··· RAW DATA ···

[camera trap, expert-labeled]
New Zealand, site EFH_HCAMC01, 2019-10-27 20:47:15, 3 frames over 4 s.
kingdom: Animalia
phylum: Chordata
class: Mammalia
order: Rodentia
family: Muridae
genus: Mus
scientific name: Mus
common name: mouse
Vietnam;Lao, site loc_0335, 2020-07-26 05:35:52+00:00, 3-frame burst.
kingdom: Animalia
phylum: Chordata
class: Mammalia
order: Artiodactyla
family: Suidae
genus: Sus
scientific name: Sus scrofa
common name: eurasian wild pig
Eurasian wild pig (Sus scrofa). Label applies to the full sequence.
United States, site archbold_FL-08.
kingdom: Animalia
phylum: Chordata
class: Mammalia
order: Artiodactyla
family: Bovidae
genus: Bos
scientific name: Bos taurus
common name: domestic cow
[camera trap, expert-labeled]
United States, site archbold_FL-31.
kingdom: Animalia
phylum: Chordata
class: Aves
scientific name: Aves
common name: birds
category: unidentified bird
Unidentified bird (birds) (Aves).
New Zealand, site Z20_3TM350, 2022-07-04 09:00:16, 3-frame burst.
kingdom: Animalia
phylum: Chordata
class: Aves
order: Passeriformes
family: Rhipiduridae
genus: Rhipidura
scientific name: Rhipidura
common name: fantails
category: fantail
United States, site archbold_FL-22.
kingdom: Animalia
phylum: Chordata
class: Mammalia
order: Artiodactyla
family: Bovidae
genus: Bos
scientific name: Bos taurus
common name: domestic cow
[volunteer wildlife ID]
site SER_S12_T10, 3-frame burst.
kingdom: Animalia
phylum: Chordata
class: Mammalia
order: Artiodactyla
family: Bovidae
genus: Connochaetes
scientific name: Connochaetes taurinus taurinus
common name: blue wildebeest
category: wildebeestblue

···

*TASK PROMPT*:
Give only the number of lines in the preceding data that include the word "United".

*EXERCISE OUTPUT*:
3